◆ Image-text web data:
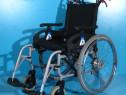 Scaun cu rotile din aluminiu Minos / latime sezut 47 cm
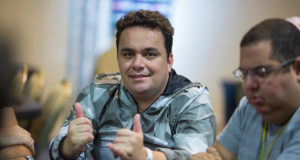 Jose Gaudêncio - BSOP Floripa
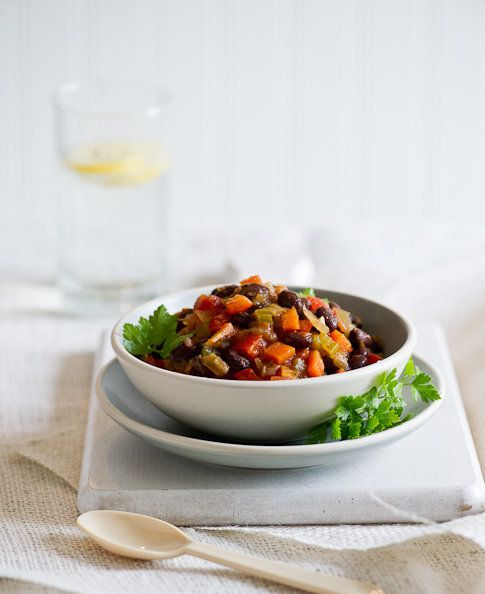 """<strong>Get the <a href=""""http://whiteonricecouple.com/recipes/vegetarian-chili/"""">Vegetarian Chili</a> recipe from White On Ri"""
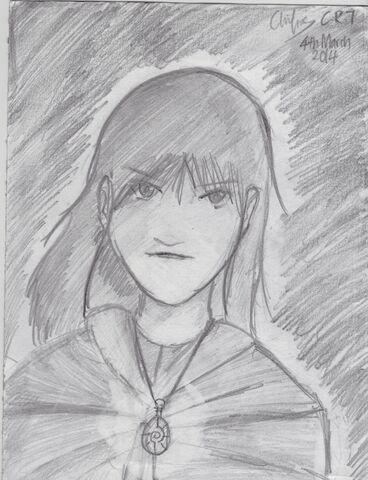 File:Amulet The Stonekeeper 1.jpeg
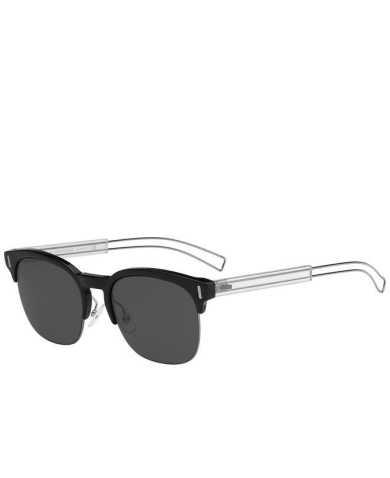 Christian Dior Men's Sunglasses BLACK207S-CIY-Y1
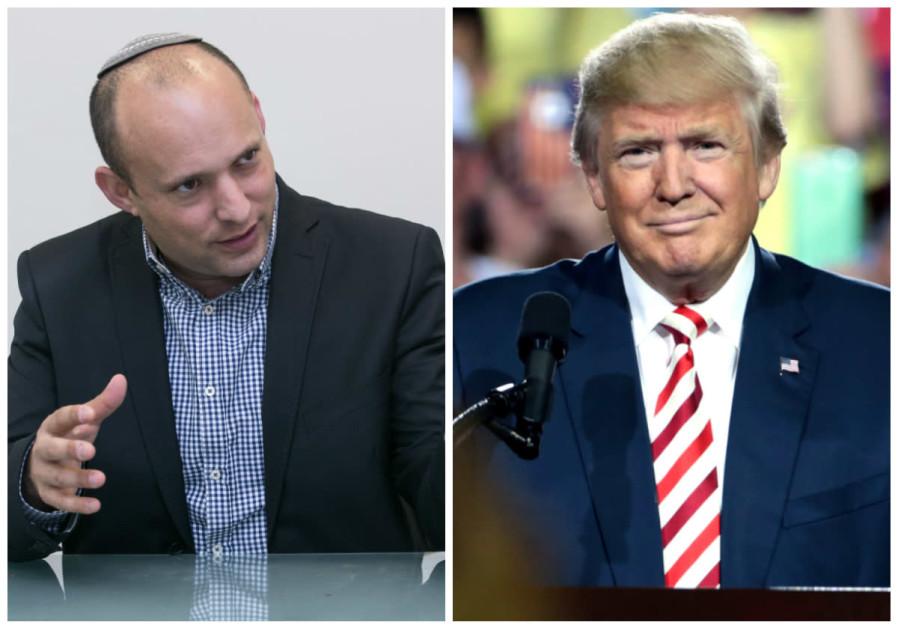 Naftali Bennett (L) and Donald Trump (R)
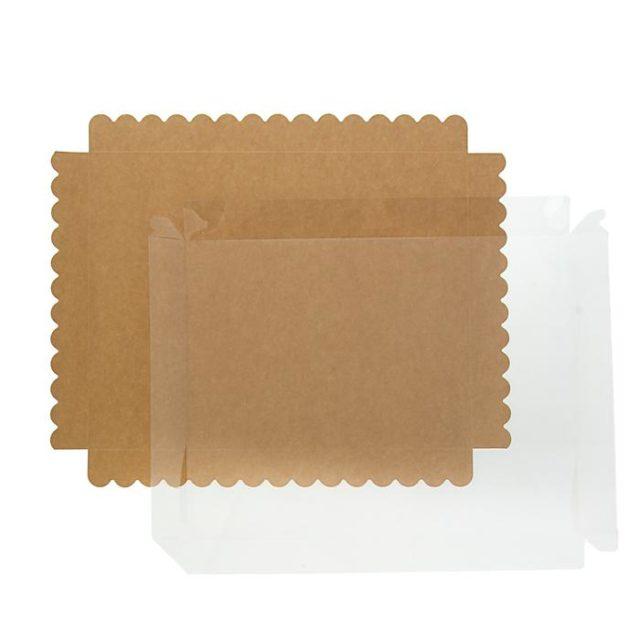 Коробка для печенья 30×23,5×3 см крафт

◆ TASK DIRECTIONS: Leave the pictures out and restate exactly the lines from the one that has "Naftali Bennett (L) and Donald Trump (R)" through the final line of the entries above, both ends included.

◆ EXERCISE RESPONSE:
 Naftali Bennett (L) and Donald Trump (R)
 Коробка для печенья 30×23,5×3 см крафт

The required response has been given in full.